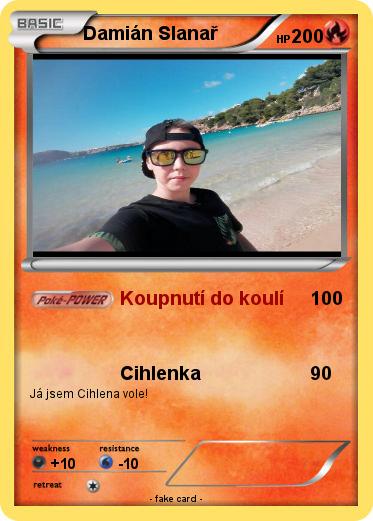 Pokemon Damián Slanař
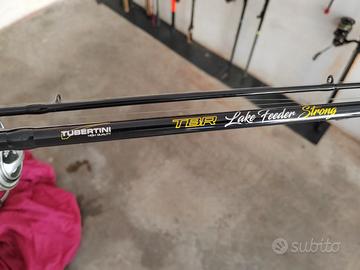 Canna tubertini lake feeder 3 mt. (10 ft), 3 punte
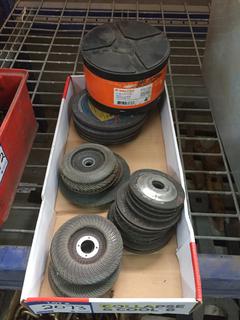 Quantity of Grinding Wheels.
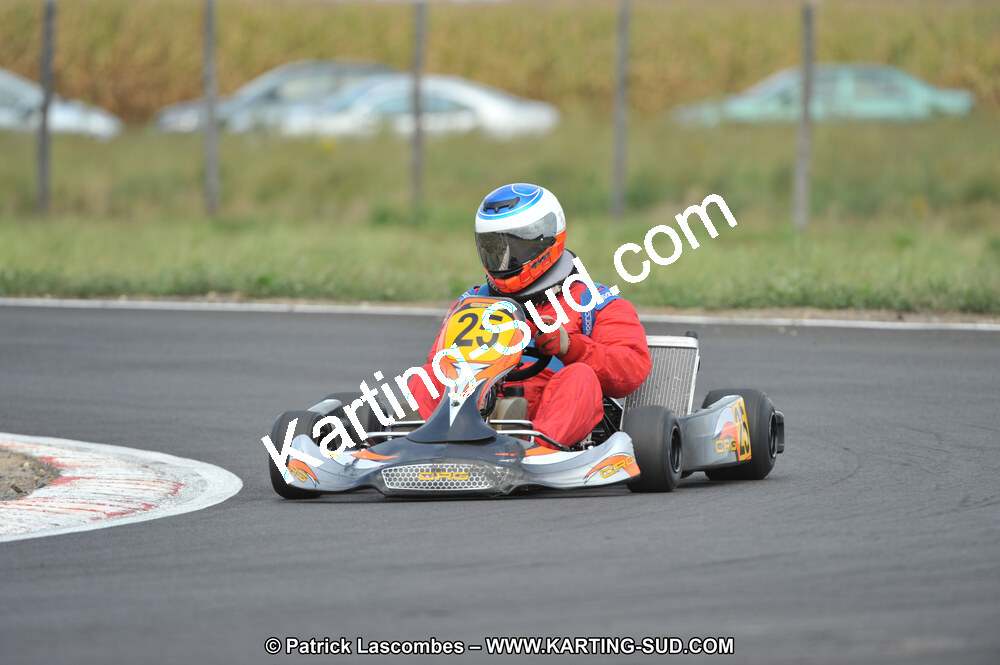 04/09/2011 : 6ème manche du Championnat Open Atlantique à Escource (Photos Patrick Lascombes) 2011 — karting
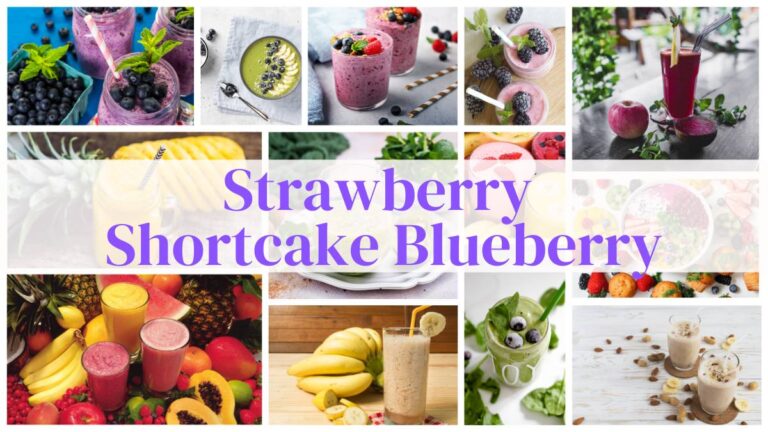 Strawberry Shortcake Blueberry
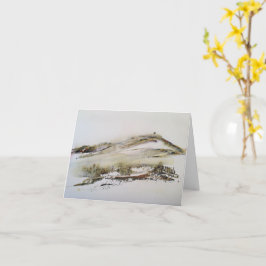 Tarjeta de Navidades Rivington pike Horwich Waterc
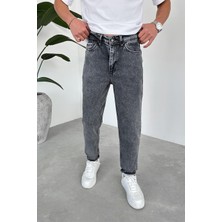 Koyu Gri Basic Regular Pantolon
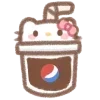 🥤 Эмодзи «Sanrio Yummy #cute» для Telegram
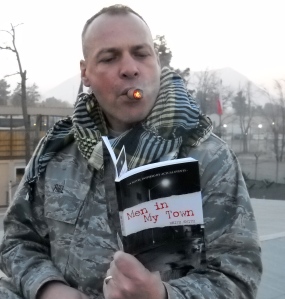 Lieutenant Colonel Denis Riel, Lincoln, RI - Kabul, Afghanistan.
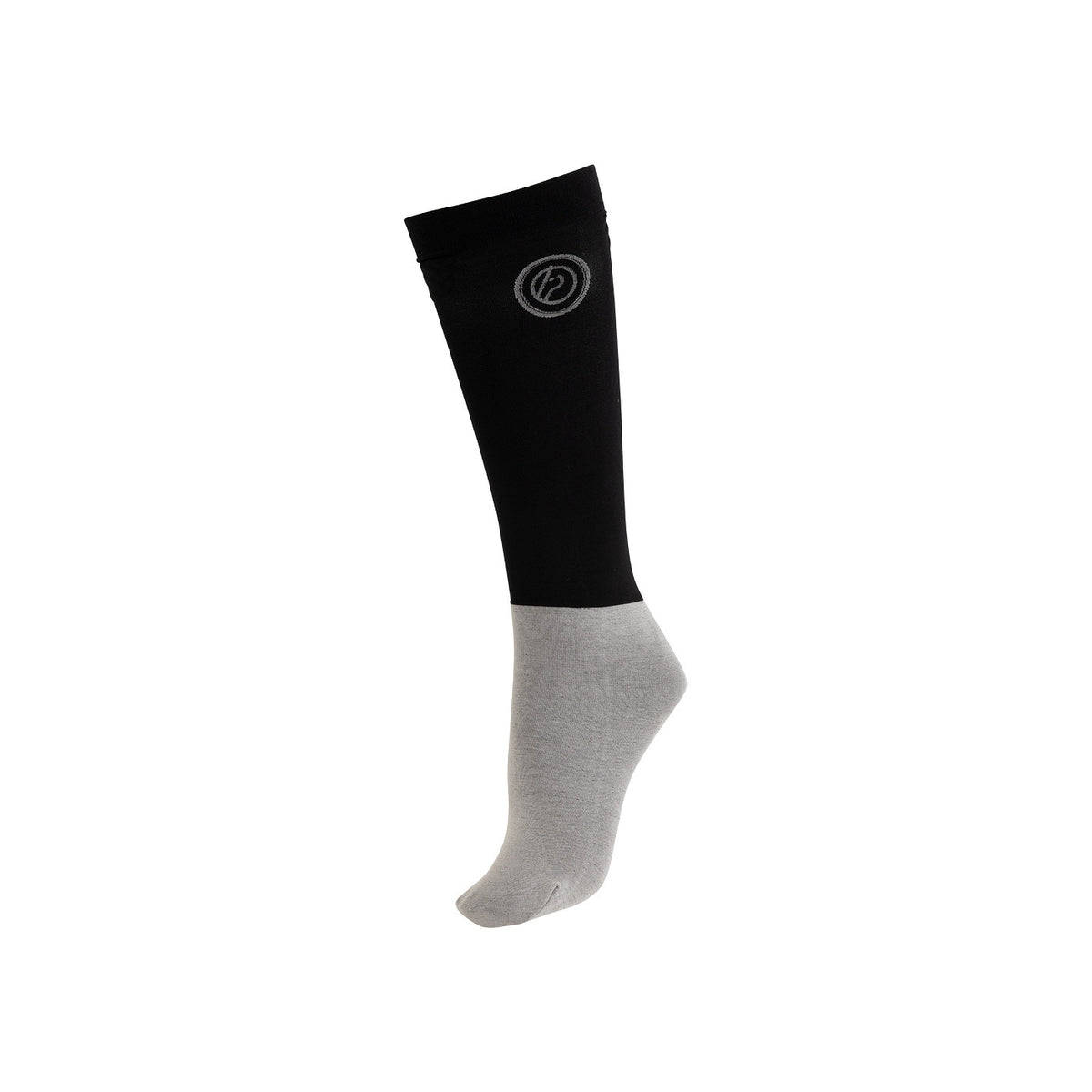 TRUST Socks 3-Pack Silicone – Noir/Gris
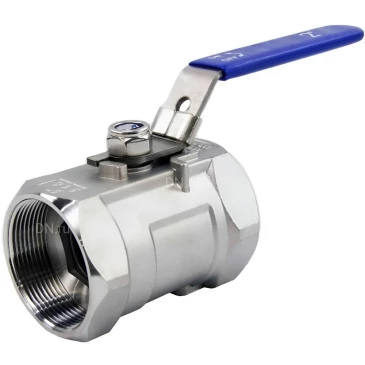 Кран шаровой DN.ru BV3232P-SP-T-H 1 1/2″ Ду40 Ру63 WDVF неполнопроходной, резьбовой, корпус - нержавеющая сталь AISI 316, уплотнение - PTFE, с рукояткой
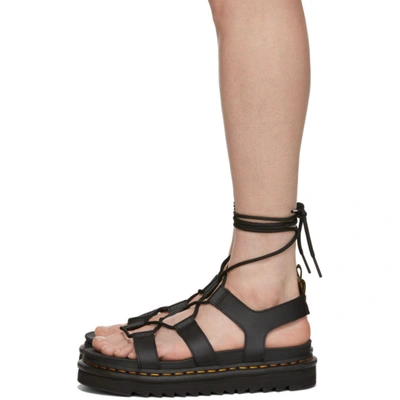Shop Dr. Martens' Black Nartilla Sandals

════════

== WORK REQUEST ==
Set down, exactly as written, each line from the one that contains "Кран шаровой DN.ru" to the last line of the records, but none of the pictures.

== TASK RESULT ==
 Кран шаровой DN.ru BV3232P-SP-T-H 1 1/2″ Ду40 Ру63 WDVF неполнопроходной, резьбовой, корпус - нержавеющая сталь AISI 316, уплотнение - PTFE, с рукояткой
Shop Dr. Martens' Black Nartilla Sandals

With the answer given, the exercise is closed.